*DESCRIPTION OF THE TASK:* Can you reproduce, word for word, the part of the cannabis rescheduling article below starting with "Congressional oversight of" and going on through "Controlled Substances Act."?

*EXTRACT PROVIDED:*

_____

Regulation2 min read

House Member Presses DOJ on Cannabis Rescheduling Timeline

Congressional pressure mounts on Justice Department for progress update on marijuana reclassification, three months after Trump administration directive.

March 27, 2026 at 2:01 PMCannabismarketcap

Congressional oversight of federal cannabis policy intensifies as a House member formally requests an update from the Department of Justice regarding marijuana rescheduling progress. The inquiry comes three months after the Trump administration issued an executive order directing federal agencies to review cannabis classification under the Controlled Substances Act.

The timing of this congressional intervention reflects growing impatience with the pace of federal cannabis reform. Industry stakeholders have watched closely as the DOJ navigates the complex regulatory framework surrounding marijuana's Schedule I status, which currently places cannabis alongside heroin and LSD as substances with no accepted medical use.

This congressional pressure could accelerate the rescheduling timeline, potentially moving cannabis to Schedule III alongside substances like ketamine and testosterone. Such a change would eliminate the 280E tax burden that has constrained cannabis operators' profitability for years, allowing companies to deduct standard business expenses. Multi-state operators like Curaleaf, Green Thumb Industries, and Cresco Labs would see immediate margin improvements from tax relief.

The cannabis sector trades heavily on federal policy developments, with rescheduling representing the most significant regulatory catalyst since state-level legalization began. Current market valuations reflect deep discounts due to federal prohibition, limited banking access, and punitive tax treatment. A Schedule III designation would address two of these three core issues while maintaining federal oversight.

Congressional involvement signals that cannabis rescheduling remains a bipartisan priority despite political transitions. The industry's institutional investment thesis depends largely on federal normalization, making regulatory progress essential for sustained capital formation and market maturation. This latest development maintains momentum toward federal cannabis reform, even as implementation timelines remain uncertain.

_____

*PROVIDED INFORMATION:*
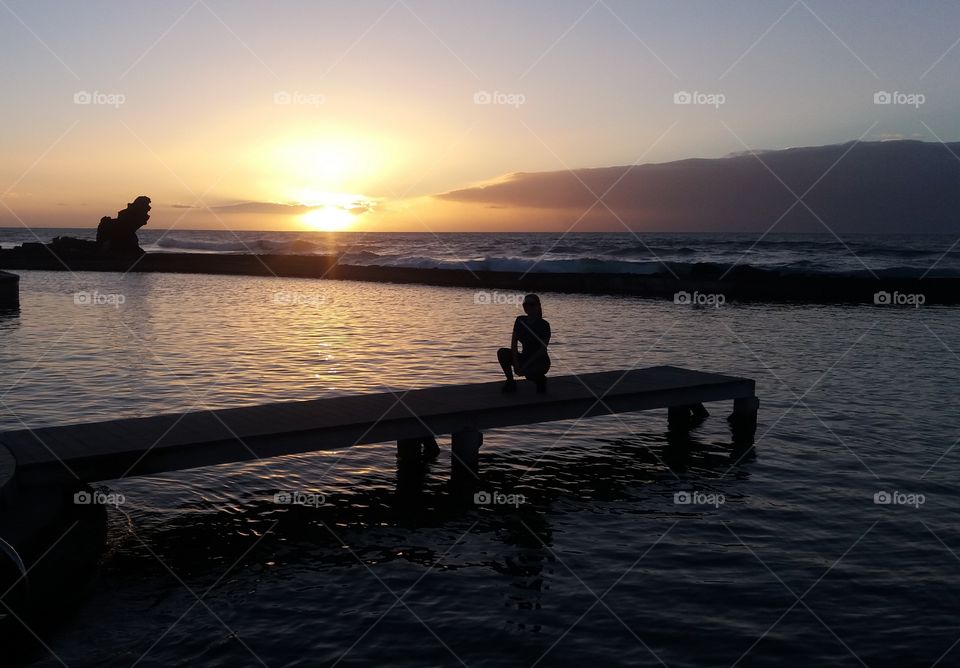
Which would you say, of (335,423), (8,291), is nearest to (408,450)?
(335,423)

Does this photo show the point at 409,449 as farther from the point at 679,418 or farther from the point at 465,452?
the point at 679,418

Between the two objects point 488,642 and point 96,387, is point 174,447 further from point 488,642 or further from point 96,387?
point 96,387

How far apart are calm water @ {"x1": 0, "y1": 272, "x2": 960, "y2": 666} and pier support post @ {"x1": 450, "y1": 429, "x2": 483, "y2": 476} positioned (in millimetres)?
286

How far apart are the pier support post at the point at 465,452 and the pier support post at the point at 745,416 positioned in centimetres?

_____

*RESPONSE TO THIS EXERCISE:*
Congressional oversight of federal cannabis policy intensifies as a House member formally requests an update from the Department of Justice regarding marijuana rescheduling progress. The inquiry comes three months after the Trump administration issued an executive order directing federal agencies to review cannabis classification under the Controlled Substances Act.